I want to find the best and most efficient way to calculate the average of a score from the past 2 events within 7 days, and I need it per each row. I already have a query that works on 60M rows, but on 100% (~500M rows) of the data its collapses (maybe not efficient or maybe lack of resources). can you help? If you think my solution is not the best way please explain. Thank you
I have this table:
user_id event_id start end score
---------------------------------------------------
1 7 30/01/2021 30/01/2021 45
1 6 24/01/2021 29/01/2021 25
1 5 22/01/2021 23/01/2021 13
1 4 18/01/2021 21/01/2021 15
1 3 17/01/2021 17/01/2021 52
1 2 08/01/2021 10/01/2021 8
1 1 01/01/2021 02/01/2021 36
I want per line (user id event id): to get the average score of the past 2 events in the last 7 days.
Example: for this row:
user_id event_id start end score
---------------------------------------------------
1 6 24/01/2021 29/01/2021 25
user_id event_id start end score past_7_days_from_start event_num
--------------------------------------------------------------------------------------
1 6 24/01/2021 29/01/2021 25 null null
1 5 22/01/2021 23/01/2021 13 yes 1
1 4 18/01/2021 21/01/2021 15 yes 2
1 3 17/01/2021 17/01/2021 52 yes 3
1 2 08/01/2021 10/01/2021 8 no 4
1 1 01/01/2021 02/01/2021 36 no 5
so I would select only this rows for the group by and then avg(score):
user_id event_id start end score past_7_days_from_start event_num
--------------------------------------------------------------------------------------
1 5 22/01/2021 23/01/2021 13 yes 1
1 4 18/01/2021 21/01/2021 15 yes 2
Result:
user_id event_id start end score avg_score_of_past_2_events_within_7_days
--------------------------------------------------------------------------------------
1 6 24/01/2021 29/01/2021 25 14
My query:
SELECT user_id, event_id, AVG(score) as avg_score_of_past_2_events_within_7_days
FROM (
SELECT
B.user_id, B.event_id, A.score,
ROW_NUMBER() OVER (PARTITION BY B.user_id, B.event_id ORDER BY A.end desc) AS event_num,
FROM
"df" A
INNER JOIN
(SELECT user_id, event_id, start FROM "df") B
ON B.user_id = FTP.user_id
AND (A.end BETWEEN DATE_SUB(B.start, INTERVAL 7 DAY) AND B.start))
WHERE event_num >= 2
GROUP BY user_id, event_id
Any suggestion for a better way?
CodePudding user response:
I don't believe in your case, there is a more efficient query.

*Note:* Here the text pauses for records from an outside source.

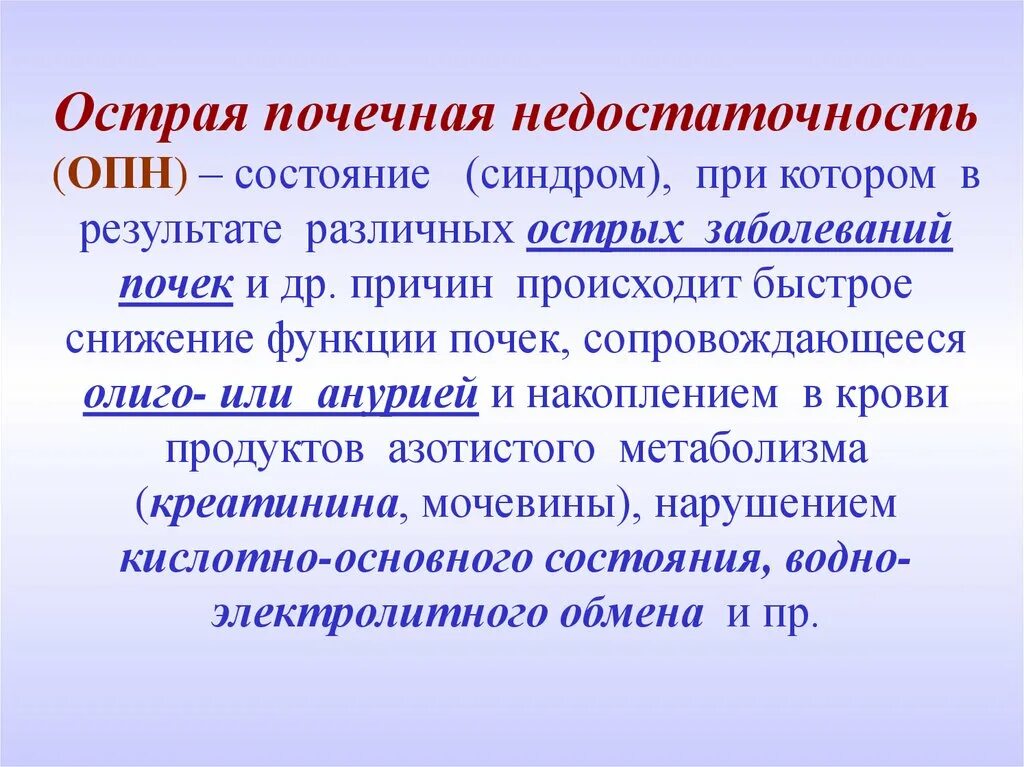 Острая почечная недостаточность (ОПН) – состояние (синдром), при котором в результате различных острых заболеваний почек и др. причин происходит быстрое снижение функции почек, сопровождающееся олиго- или анурией и накоплением в крови продуктов азотистого метаболизма (креатинина, мочевины), нарушением кислотно-основного состояния, водно-электролитного обмена и пр.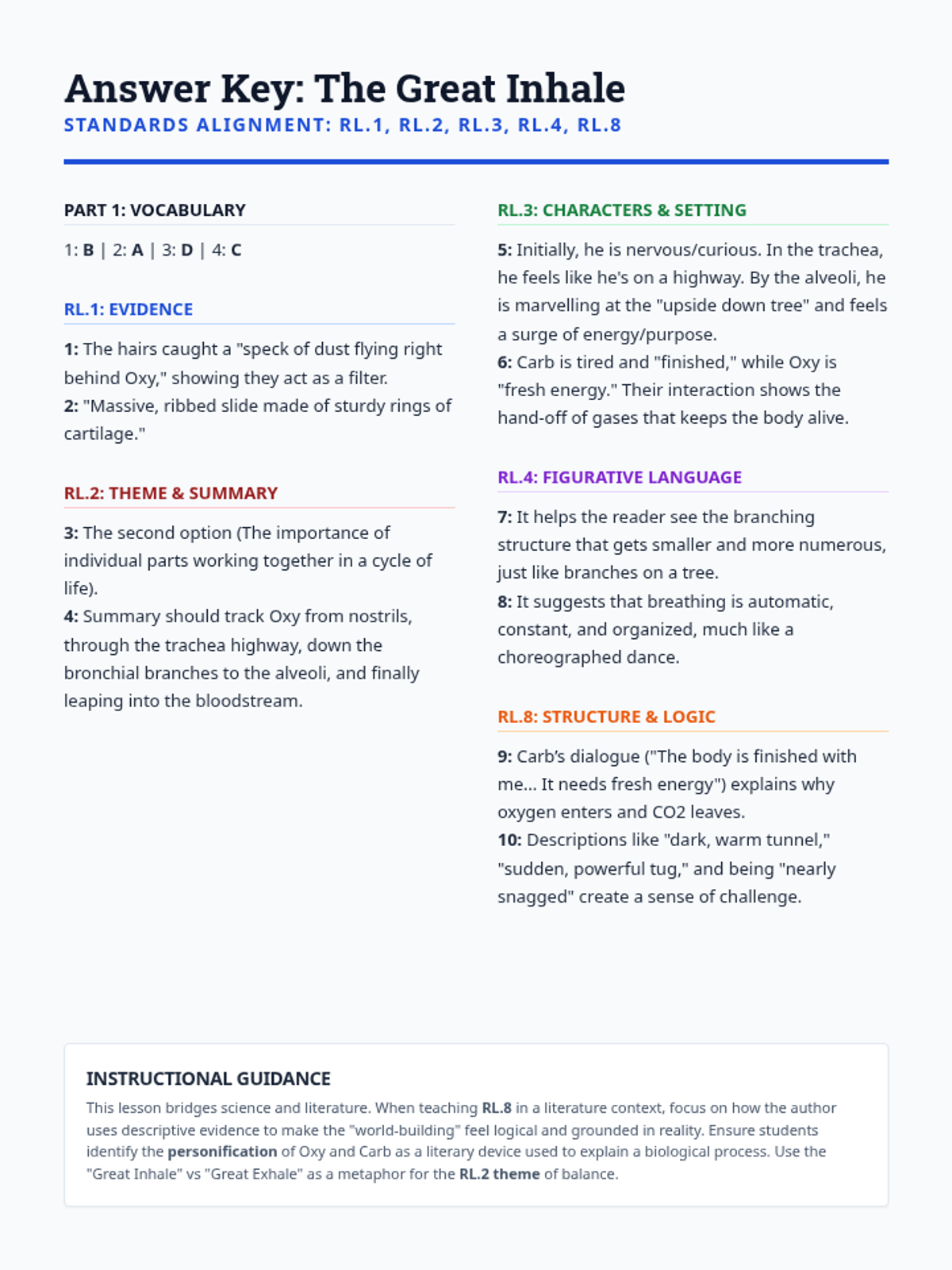 Answer Key: The Great Inhale
STANDARDS ALIGNMENT: RL.1, RL.2, RL.3, RL.4, RL.8

PART 1: VOCABULARY

1: B | 2: A | 3: D | 4: C

RL.1: EVIDENCE

1: The hairs caught a "speck of dust flying right behind Oxy," showing they act as a filter.
2: "Massive, ribbed slide made of sturdy rings of cartilage."

RL.2: THEME & SUMMARY

3: The second option (The importance of individual parts working together in a cycle of life).
4: Summary should track Oxy from nostrils, through the trachea highway, down the bronchial branches to the alveoli, and finally leaping into the bloodstream.

RL.3: CHARACTERS & SETTING

5: Initially, he is nervous/curious. In the trachea, he feels like he's on a highway. By the alveoli, he is marvelling at the "upside down tree" and feels a surge of energy/purpose.
6: Carb is tired and "finished," while Oxy is "fresh energy." Their interaction shows the hand-off of gases that keeps the body alive.

RL.4: FIGURATIVE LANGUAGE

7: It helps the reader see the branching structure that gets smaller and more numerous, just like branches on a tree.
8: It suggests that breathing is automatic, constant, and organized, much like a choreographed dance.

RL.8: STRUCTURE & LOGIC

9: Carb's dialogue ("The body is finished with me... It needs fresh energy") explains why oxygen enters and CO2 leaves.
10: Descriptions like "dark, warm tunnel," "sudden, powerful tug," and being "nearly snagged" create a sense of challenge.

INSTRUCTIONAL GUIDANCE

This lesson bridges science and literature. When teaching RL.8 in a literature context, focus on how the author uses descriptive evidence to make the "world-building" feel logical and grounded in reality. Ensure students identify the personification of Oxy and Carb as a literary device used to explain a biological process. Use the "Great Inhale" vs "Great Exhale" as a metaphor for the RL.2 theme of balance.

I can suggest you do the following:
Make sure your base table is partition by start and cluster by user_id
Split the query to 3 parts that creating partitioned and clustered tables:
- first table: only the inner join O(n^2)
- second table: add ROW_NUMBER O(n)
- third table: group by
- If it is still a problem I would suggest doing batch preprocessing and run the queries by dates.